Rio has admitted it will fail to make good on promises it made in its Olympics bid to improve the sewage system and reduce water pollution in the Guanabara bay by 80 percent.

A report by the Associated Press on Thursday showed virus levels in the water where several Olympics sports will take place are dangerously high.

Away from the water, Rio’s mayor, Eduardo Paes, is rumored to be planning a presidential bid in 2018. That will likely ride on hosting a successful Olympic games, so he is pulling out all the stops.

So far the level of criticism of preparations for the Olympics has been less than the wave of protests and negative press that marked the run-up to the soccer World Cup in Brazil last year. That tournament was in the end hailed as a success.

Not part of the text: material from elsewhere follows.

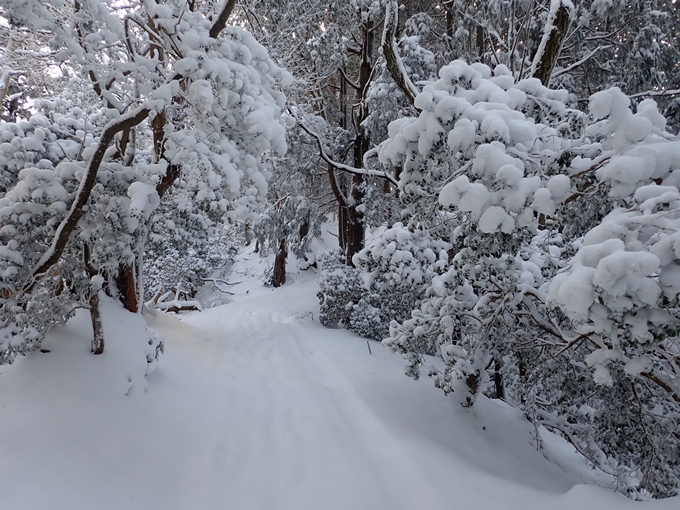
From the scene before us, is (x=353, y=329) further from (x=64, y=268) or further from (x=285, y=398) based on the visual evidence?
(x=64, y=268)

“You always have to have concerns… but we will deliver things on time and on budget,” said Antonio Pedro Figueira de Mello, secretary of tourism at Rio’s City Hall, adding there has not yet been an impact from Operation Car Wash.

Still, with one year to go there remains a lot to be done and how the different levels of government manage the fallout of the Petrobras scandal will be crucial to getting the work delivered on time.

“It’s difficult enough to deliver the Olympics as it is, let alone with a scandal like this,” said Flyvbjerg.